Lamb and Fig Tart
20 minutes bake time
Tender lamb tucked in a bed of buttery puff pastry, this Lamb and Fig Tart is the perfect autumnal treat. Serve on its own or add a side salad for a delicious dinner.
- 1 x 320g Jus-Rol™ Ready-Rolled Puff Pastry Sheet
- 1/2 onion, finely chopped (white or red)

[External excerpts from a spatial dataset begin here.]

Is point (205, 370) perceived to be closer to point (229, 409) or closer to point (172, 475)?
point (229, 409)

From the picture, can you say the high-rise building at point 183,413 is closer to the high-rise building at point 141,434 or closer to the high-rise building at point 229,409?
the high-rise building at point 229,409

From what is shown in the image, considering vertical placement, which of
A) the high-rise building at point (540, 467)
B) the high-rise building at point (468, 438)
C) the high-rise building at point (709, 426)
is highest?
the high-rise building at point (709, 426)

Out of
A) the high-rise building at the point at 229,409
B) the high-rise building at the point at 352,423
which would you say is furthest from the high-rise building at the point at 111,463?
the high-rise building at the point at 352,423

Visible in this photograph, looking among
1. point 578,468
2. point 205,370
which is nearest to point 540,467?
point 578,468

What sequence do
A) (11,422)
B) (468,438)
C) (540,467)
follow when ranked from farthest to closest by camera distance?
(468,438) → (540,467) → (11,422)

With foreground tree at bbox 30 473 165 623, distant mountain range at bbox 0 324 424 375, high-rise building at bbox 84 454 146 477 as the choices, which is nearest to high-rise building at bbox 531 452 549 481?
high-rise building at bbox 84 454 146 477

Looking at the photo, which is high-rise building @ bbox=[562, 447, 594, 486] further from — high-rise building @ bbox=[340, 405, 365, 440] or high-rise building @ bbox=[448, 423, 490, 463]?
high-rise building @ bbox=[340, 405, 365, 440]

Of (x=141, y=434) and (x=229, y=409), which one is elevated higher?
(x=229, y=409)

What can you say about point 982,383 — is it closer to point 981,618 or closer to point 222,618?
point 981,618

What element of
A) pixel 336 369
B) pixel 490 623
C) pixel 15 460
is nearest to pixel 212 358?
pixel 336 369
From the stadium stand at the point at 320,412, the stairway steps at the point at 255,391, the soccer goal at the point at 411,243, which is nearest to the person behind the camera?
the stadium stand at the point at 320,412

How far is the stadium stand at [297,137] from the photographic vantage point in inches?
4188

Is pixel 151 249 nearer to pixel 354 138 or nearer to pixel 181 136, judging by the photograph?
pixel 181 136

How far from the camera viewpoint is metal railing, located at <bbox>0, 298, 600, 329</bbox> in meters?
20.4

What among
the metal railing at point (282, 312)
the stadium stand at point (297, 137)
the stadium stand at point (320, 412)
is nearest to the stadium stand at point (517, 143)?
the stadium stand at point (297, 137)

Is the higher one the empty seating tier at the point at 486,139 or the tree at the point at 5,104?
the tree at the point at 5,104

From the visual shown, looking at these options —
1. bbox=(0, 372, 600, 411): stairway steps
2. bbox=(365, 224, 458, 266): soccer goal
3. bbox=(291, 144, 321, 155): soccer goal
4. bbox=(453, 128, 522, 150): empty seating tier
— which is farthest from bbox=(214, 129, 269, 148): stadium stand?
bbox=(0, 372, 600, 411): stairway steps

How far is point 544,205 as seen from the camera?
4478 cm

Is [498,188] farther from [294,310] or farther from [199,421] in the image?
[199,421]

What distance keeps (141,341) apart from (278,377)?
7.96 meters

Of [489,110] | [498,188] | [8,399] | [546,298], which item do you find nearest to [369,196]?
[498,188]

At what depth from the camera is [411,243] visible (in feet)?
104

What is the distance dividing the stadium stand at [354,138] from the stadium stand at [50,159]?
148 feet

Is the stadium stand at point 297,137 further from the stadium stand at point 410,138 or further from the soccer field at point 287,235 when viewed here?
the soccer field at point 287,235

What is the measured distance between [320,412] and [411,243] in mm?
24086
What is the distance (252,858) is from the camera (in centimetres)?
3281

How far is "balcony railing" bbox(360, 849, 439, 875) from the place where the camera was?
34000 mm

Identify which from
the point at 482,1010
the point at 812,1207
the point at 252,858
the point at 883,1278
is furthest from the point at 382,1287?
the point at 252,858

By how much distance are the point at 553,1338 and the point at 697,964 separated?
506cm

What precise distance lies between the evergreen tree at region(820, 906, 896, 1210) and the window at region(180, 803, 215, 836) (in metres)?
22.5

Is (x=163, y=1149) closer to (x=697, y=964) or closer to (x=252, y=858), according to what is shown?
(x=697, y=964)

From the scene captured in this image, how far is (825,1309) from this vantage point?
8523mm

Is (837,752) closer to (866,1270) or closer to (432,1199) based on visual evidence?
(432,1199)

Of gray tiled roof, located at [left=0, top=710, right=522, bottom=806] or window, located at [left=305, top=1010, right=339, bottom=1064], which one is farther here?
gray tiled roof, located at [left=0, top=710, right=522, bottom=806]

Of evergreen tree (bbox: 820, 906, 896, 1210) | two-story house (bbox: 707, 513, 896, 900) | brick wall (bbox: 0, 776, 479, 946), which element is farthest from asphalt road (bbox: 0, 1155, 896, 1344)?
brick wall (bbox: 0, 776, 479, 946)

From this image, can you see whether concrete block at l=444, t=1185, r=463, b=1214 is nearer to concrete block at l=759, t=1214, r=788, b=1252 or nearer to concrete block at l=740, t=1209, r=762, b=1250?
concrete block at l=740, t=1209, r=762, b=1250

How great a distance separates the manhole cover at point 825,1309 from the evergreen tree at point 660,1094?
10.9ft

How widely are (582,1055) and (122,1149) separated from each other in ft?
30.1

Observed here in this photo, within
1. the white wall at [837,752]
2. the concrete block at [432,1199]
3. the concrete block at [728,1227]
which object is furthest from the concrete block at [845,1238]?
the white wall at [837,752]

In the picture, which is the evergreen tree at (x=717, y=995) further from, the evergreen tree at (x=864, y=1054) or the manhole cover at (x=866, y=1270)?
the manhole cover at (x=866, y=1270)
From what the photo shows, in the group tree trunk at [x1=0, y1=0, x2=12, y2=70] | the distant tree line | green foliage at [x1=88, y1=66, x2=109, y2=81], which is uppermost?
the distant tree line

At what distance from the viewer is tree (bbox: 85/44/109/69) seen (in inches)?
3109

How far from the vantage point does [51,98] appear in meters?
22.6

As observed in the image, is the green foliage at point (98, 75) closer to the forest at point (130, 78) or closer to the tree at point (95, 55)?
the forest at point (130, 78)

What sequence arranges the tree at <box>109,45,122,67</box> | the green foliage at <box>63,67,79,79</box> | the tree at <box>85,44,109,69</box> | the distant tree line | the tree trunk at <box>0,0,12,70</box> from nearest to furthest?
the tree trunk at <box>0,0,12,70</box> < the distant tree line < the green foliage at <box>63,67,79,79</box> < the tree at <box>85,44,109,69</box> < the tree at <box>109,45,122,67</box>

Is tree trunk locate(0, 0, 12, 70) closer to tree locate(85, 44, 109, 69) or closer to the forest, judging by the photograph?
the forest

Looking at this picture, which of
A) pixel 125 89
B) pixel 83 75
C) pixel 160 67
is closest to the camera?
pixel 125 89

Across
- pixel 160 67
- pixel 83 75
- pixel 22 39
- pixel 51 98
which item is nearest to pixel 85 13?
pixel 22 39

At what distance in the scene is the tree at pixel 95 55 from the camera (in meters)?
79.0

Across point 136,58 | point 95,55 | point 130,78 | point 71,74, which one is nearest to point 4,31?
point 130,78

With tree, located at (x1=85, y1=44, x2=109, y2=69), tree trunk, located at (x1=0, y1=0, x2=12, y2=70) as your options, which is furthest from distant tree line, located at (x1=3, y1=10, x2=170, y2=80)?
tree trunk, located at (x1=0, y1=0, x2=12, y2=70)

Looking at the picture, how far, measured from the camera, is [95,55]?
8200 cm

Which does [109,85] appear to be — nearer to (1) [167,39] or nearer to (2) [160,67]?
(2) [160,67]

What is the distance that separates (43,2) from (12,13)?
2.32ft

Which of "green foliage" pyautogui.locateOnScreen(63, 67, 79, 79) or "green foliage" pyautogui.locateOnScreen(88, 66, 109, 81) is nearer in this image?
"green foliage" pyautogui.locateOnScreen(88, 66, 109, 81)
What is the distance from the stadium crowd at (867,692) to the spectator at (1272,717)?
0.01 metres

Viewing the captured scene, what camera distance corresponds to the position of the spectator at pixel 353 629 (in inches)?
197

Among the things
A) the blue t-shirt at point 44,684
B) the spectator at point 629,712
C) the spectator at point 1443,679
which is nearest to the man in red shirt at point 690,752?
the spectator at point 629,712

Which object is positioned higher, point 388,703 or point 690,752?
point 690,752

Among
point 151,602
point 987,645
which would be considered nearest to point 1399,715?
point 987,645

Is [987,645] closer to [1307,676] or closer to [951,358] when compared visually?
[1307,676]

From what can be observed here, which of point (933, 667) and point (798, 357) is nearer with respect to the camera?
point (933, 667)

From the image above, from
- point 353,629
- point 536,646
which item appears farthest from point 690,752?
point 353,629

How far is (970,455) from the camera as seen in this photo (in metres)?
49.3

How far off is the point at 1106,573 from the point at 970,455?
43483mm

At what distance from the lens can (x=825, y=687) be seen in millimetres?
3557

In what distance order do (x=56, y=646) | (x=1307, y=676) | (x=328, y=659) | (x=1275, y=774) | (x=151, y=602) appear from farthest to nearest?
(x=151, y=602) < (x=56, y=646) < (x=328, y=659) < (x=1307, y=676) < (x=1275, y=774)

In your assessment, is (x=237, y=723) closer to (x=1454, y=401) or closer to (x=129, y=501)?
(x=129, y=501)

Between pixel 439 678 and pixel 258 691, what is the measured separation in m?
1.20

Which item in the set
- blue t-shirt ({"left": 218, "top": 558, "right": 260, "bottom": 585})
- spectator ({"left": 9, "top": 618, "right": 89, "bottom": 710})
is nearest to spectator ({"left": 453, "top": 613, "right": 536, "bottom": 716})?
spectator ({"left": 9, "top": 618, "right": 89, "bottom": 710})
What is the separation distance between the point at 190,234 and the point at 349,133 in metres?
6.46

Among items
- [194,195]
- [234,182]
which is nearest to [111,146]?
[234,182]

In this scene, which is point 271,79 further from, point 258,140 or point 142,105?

- 500g Welsh lamb mince (or any high-quality lamb mince)
- 1 tsp harissa paste
- 1 tbsp cumin
- 2 tbsp garlic granules
- 1 tsp ground coriander
- 1.5 tbsp tomato puree
- Salt and pepper to taste
- Fig jam
- Handful of Feta cheese, crumbled
- Pomegranate seeds
- 4 tbsp Fresh mint leaves, chopped
- 1 tbsp Mint yogurt sauce
- 1 tsp sugar
- Chilli flakes or Za'atar for spice
- Bag of Rocket salad
- Orange and lemon juice and rind
- 1 tsp of Olive oil
- Baking Tray
- Sharp Knife
- Frying Pan
- Preheat the oven to 200°C (390°F).
- Lay out the Jus-Rol puff pastry sheet on a baking tray. Using a knife, score a 1-inch border around the edges of the pastry sheet, creating a border. Use a fork to prick the area inside the border, ensuring it doesn't puff up too much. Place the pastry in the oven and bake for about 10 minutes, or until it's partially baked and slightly puffed up but not browned.
- In the meantime, heat a pan over medium heat and brown the finely chopped onion until translucent. Remove the onion from the pan and set aside.
- In the same pan, add the lamb mince and cook until it's no longer pink. Add the harissa paste, cumin, garlic granules, ground coriander, and tomato puree. Mix well and cook for 2-3 minutes to let the flavours meld. Season with salt and pepper to taste.
- Take the partially baked puff pastry out of the oven. Within the scored border, spread a layer of fig jam evenly.
- Spread the cooked lamb mince mixture over the fig jam, staying within the scored border.
- Place the tart back in the oven and bake for another 10-15 minutes, or until the puff pastry is golden brown and the lamb is fully cooked.
- Once the tart is out of the oven, let it cool for a few minutes. Then, sprinkle crumbled feta cheese, pomegranate seeds, and chopped fresh mint leaves over the lamb mince.
- Drizzle mint yogurt sauce over the top for added creaminess and flavour. To make the mint yogurt, add a 4 tbsp of Greek yogurt or Natural yogurt to a bowl, 1 tbsp of mint sauce and 1 tsp of sugar. Mix and drizzle.
- You can also sprinkle chili flakes or Za'atar if you desire extra spice.
- Serve the lamb and fig tart with a side of rocket salad. In a bowl, toss together rocket leaves, orange and lemon juice and rind, a drizzle of olive oil, and a pinch of salt.
- Serve the tart slices with a dollop of hummus on the side. Enjoy the sweet, salty of this Middle Eastern-inspired dish, perfect for an autumnal lunch.